Is this pattern suitable for someone who has made a few amigurumi before but nothing this complex?

Dotty is a step up from basic amigurumi. The body and head are worked as one connected piece, the snout is built in rows before switching to rounds, and several small pieces need to be layered and assembled precisely for the face to look right. If you're comfortable with magic circles, increases, decreases, and sewing pieces together, you can absolutely do this — just budget extra time for the snout construction and face assembly.

Can I use a different brand of fine weight yarn instead of Schachenmayr Catania?

Yes — any sport or fine weight (weight 2) yarn in a similar fiber content should work. The key is hitting a gauge of approximately 26 stitches by 24 rows over 10x10 cm with your 1.5mm hook. Cotton or cotton-blend yarns will give the firmest, most defined stitch definition, which really matters for keeping Dotty's face looking neat.
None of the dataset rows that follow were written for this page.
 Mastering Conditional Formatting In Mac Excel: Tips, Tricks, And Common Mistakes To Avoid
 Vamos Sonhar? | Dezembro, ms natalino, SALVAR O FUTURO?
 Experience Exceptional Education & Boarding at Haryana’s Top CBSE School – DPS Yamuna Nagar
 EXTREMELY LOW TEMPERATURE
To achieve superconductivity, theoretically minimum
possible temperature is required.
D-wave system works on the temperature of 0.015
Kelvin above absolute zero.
How do I keep the snout semicircles from looking uneven?

The most important thing is to mark stitch 7 on both sides of your base oval before you begin the first semicircle. When you re-join on the second side, match it as symmetrically as possible to the first. The two bulges don't need to be mathematically identical — a tiny size difference actually adds to Dotty's charm — but the placement should be mirrored.

The pattern says the snout should be sewn on 8 rounds from the 'heels' — what does that mean?
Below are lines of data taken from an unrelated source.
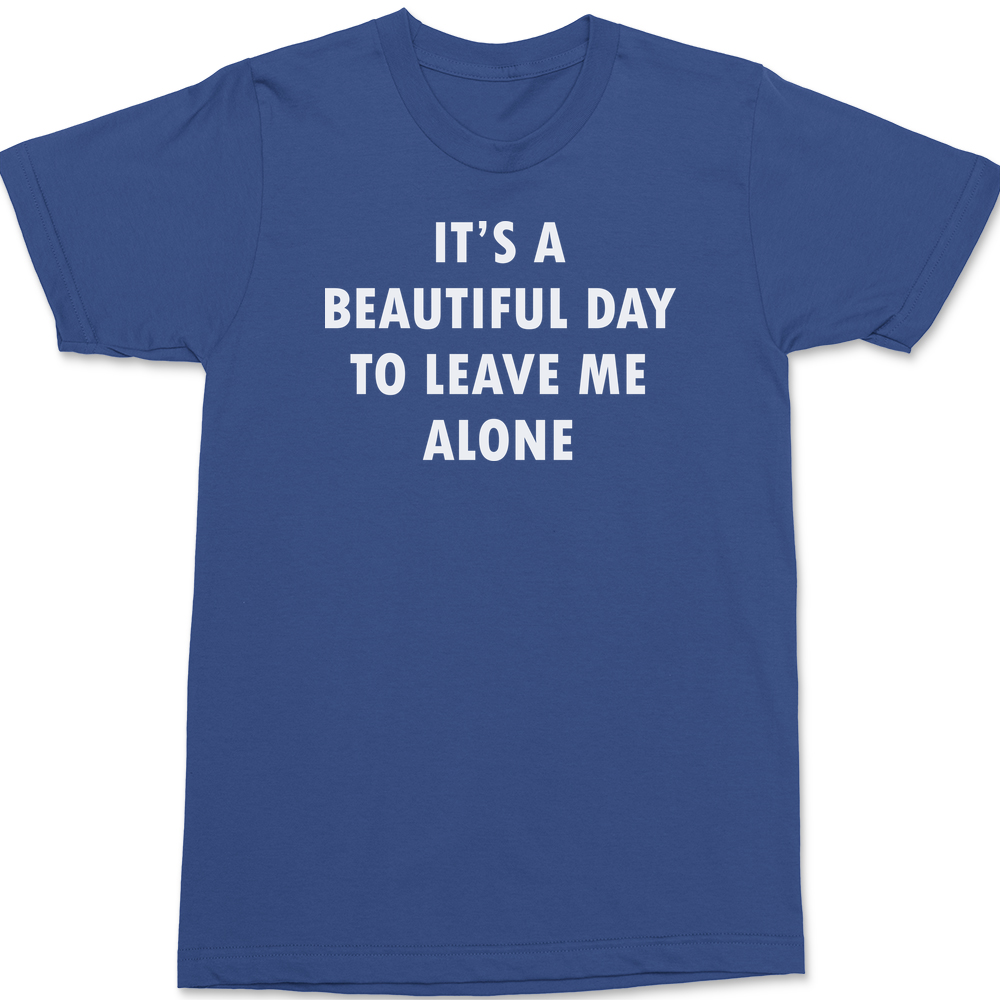It's A Beautiful Day To Leave Me Alone T-Shirt BLUE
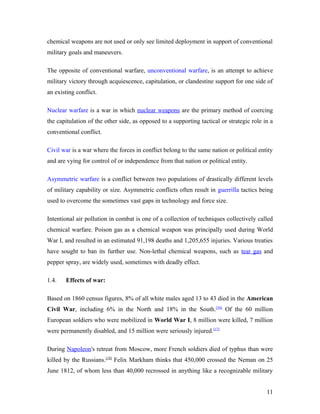 chemical weapons are not used or only see limited deployment in support of conventional
military goals and maneuvers.
The opposite of conventional warfare, unconventional warfare, is an attempt to achieve
military victory through acquiescence, capitulation, or clandestine support for one side of
an existing conflict.
Nuclear warfare is a war in which nuclear weapons are the primary method of coercing
the capitulation of the other side, as opposed to a supporting tactical or strategic role in a
conventional conflict.
Civil war is a war where the forces in conflict belong to the same nation or political entity
and are vying for control of or independence from that nation or political entity.
Asymmetric warfare is a conflict between two populations of drastically different levels
of military capability or size. Asymmetric conflicts often result in guerrilla tactics being
used to overcome the sometimes vast gaps in technology and force size.
Intentional air pollution in combat is one of a collection of techniques collectively called
chemical warfare. Poison gas as a chemical weapon was principally used during World
War I, and resulted in an estimated 91,198 deaths and 1,205,655 injuries. Various treaties
have sought to ban its further use. Non-lethal chemical weapons, such as tear gas and
pepper spray, are widely used, sometimes with deadly effect.
1.4. Effects of war:
Based on 1860 census figures, 8% of all white males aged 13 to 43 died in the American
Civil War, including 6% in the North and 18% in the South.[16]
Of the 60 million
European soldiers who were mobilized in World War I, 8 million were killed, 7 million
were permanently disabled, and 15 million were seriously injured.[17]
During Napoleon's retreat from Moscow, more French soldiers died of typhus than were
killed by the Russians.[18]
Felix Markham thinks that 450,000 crossed the Neman on 25
June 1812, of whom less than 40,000 recrossed in anything like a recognizable military
11
 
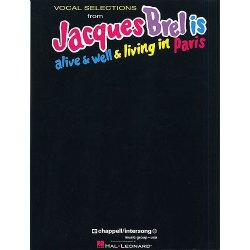 Jacques Brel Is Alive And Well And Living In Paris: Vocal Selections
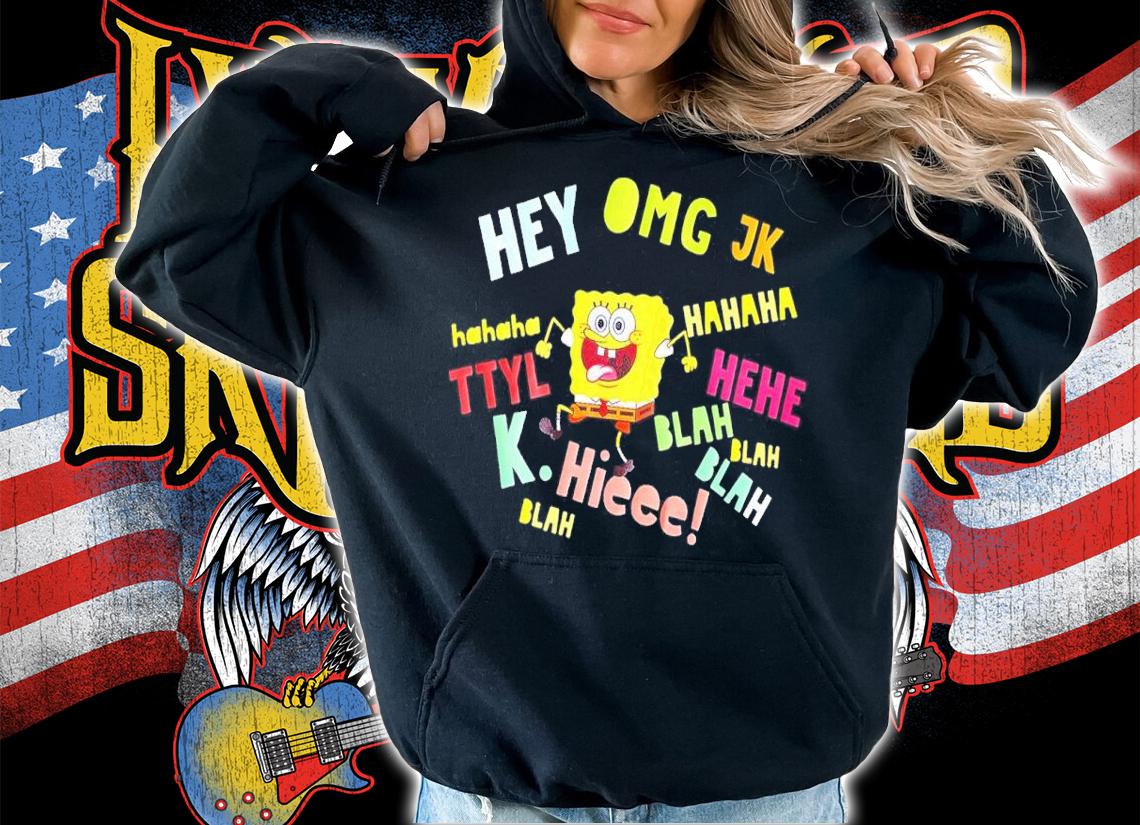 Spongebob Hey Omg Jk Hahaha Shirt t-shirt hoodie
The 'heels' refers to the base or bottom of the head — the narrowest point where the body transitions into the head at round 41. Count 8 rounds upward from that neck join and that's where the top edge of your snout should sit. Pinning it in place and checking from the front before sewing will save a lot of frustration.

How big does Dotty turn out when finished?
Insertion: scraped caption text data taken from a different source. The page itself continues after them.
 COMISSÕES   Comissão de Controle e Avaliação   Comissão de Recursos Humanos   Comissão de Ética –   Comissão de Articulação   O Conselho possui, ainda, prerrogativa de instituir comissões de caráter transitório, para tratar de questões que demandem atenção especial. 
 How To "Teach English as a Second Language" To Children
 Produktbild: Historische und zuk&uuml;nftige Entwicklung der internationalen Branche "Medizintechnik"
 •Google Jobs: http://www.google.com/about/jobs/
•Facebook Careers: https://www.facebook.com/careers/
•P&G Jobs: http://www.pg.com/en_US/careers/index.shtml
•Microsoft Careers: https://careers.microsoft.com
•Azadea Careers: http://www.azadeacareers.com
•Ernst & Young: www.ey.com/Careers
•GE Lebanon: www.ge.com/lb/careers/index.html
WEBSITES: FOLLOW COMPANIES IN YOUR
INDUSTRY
At the gauge specified (26 sts x 24 rows per 10 cm with fine weight yarn and a 1.5mm hook), Dotty sits at roughly 25–30 cm tall when assembled in her seated position. If you use a slightly thicker yarn or a larger hook, she'll come out correspondingly bigger — which can look adorable but will require more yarn than the amounts listed.

Do I need to stuff the ears?

No, the ears are not stuffed. They're worked flat and floppy by design. Once sewn to the head with the tip pointing downward, you fold the corners to create the characteristic drooping shape and fix that fold with just 2 or 3 small stitches. Stuffing them would make them stick out rigidly rather than flopping naturally.